Against Farmed Salmon
While serving in the Alaska State House, Harry joined an unprecedented coalition of fishermen, conservationists, government officials, Tribes, and scientists from Alaska, Canada, and Lower 48 that called on the Canadian government to safeguard wild fish stocks along the Pacific coast.
Harry co-signed a letter to Prime Minister Jean Chretien and President George Bush that called on the Canadian government to maintain its current moratorium on ocean net cages, improve existing practices, and initiate a meaningful public process to evaluate the impact of industrial finfish farming on wild fish stocks, fish habitat, and fishing dependent communities prior to allowing further expansion at new or existing sites.
“The coalition is attempting to persuade the Canadian government to leave its moratorium in place, because it considers the expansion of ocean net cage farming to be a significant threat to wild fish. People and interest groups from California to Alaska are signing on daily, galvanized by their long-standing commitment to the health of wild fish and local economies that depend on them.” - Dale Kelley, Executive Director of the Alaska Trollers Association
The independent investigations of British Columbia salmon farms revealed, among other things, that farmed fish commonly escape from net pens, invade wild fish habitat, prey on juvenile salmon, have the potential to transfer disease and parasites to wild fish.

•••••

From the passage on farmed salmon, set down everything from "Against Farmed Salmon" down to "the Pacific coast.", word for word.

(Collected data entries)
•••••

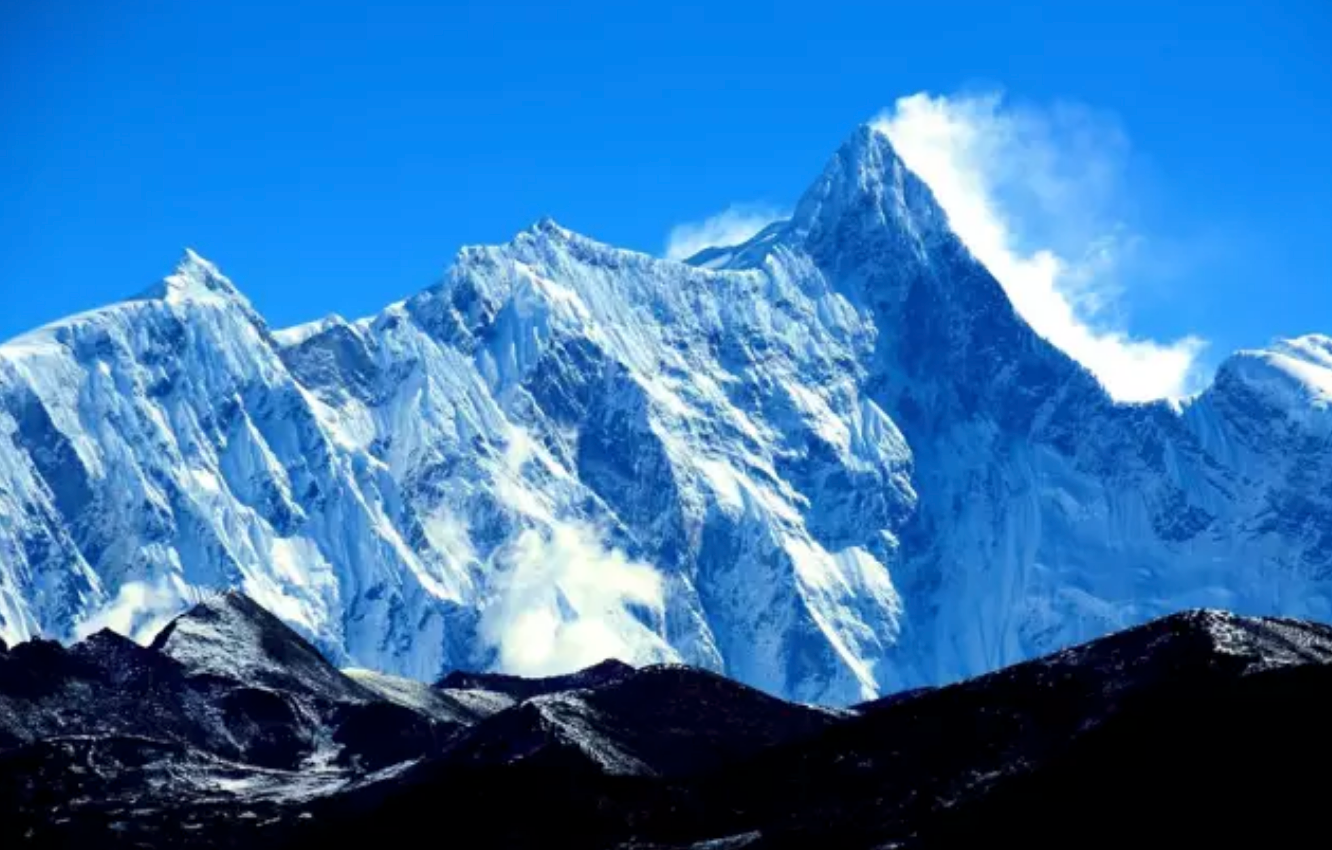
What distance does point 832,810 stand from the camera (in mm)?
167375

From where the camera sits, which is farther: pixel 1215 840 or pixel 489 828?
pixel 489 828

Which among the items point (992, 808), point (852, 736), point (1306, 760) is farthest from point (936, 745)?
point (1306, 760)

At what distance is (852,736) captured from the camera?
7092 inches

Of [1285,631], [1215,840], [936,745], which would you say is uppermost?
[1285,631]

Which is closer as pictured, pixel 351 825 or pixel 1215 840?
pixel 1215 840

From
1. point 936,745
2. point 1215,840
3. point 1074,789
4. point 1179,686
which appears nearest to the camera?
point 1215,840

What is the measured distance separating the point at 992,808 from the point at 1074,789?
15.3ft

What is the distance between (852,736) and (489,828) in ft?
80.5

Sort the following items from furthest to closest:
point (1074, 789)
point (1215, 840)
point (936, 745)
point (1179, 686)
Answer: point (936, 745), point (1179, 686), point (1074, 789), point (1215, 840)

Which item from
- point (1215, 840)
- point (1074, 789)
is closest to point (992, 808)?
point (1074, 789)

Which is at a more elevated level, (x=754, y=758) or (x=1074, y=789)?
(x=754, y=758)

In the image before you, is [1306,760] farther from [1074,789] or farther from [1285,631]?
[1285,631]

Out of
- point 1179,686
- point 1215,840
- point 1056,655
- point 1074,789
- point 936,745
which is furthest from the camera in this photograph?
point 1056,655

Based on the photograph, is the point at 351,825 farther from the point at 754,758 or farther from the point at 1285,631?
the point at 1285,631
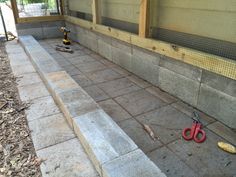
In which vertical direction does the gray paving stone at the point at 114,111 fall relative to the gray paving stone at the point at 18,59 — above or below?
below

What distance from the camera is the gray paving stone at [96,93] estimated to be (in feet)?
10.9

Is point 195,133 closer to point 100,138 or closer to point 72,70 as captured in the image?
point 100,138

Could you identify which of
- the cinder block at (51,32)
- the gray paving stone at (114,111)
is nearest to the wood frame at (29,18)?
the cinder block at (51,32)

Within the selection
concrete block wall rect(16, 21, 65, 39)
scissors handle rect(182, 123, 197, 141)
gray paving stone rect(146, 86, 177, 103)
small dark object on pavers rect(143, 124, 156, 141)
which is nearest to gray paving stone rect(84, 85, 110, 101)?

•••••

## RESULT OF THIS TASK:
Against Farmed Salmon
While serving in the Alaska State House, Harry joined an unprecedented coalition of fishermen, conservationists, government officials, Tribes, and scientists from Alaska, Canada, and Lower 48 that called on the Canadian government to safeguard wild fish stocks along the Pacific coast.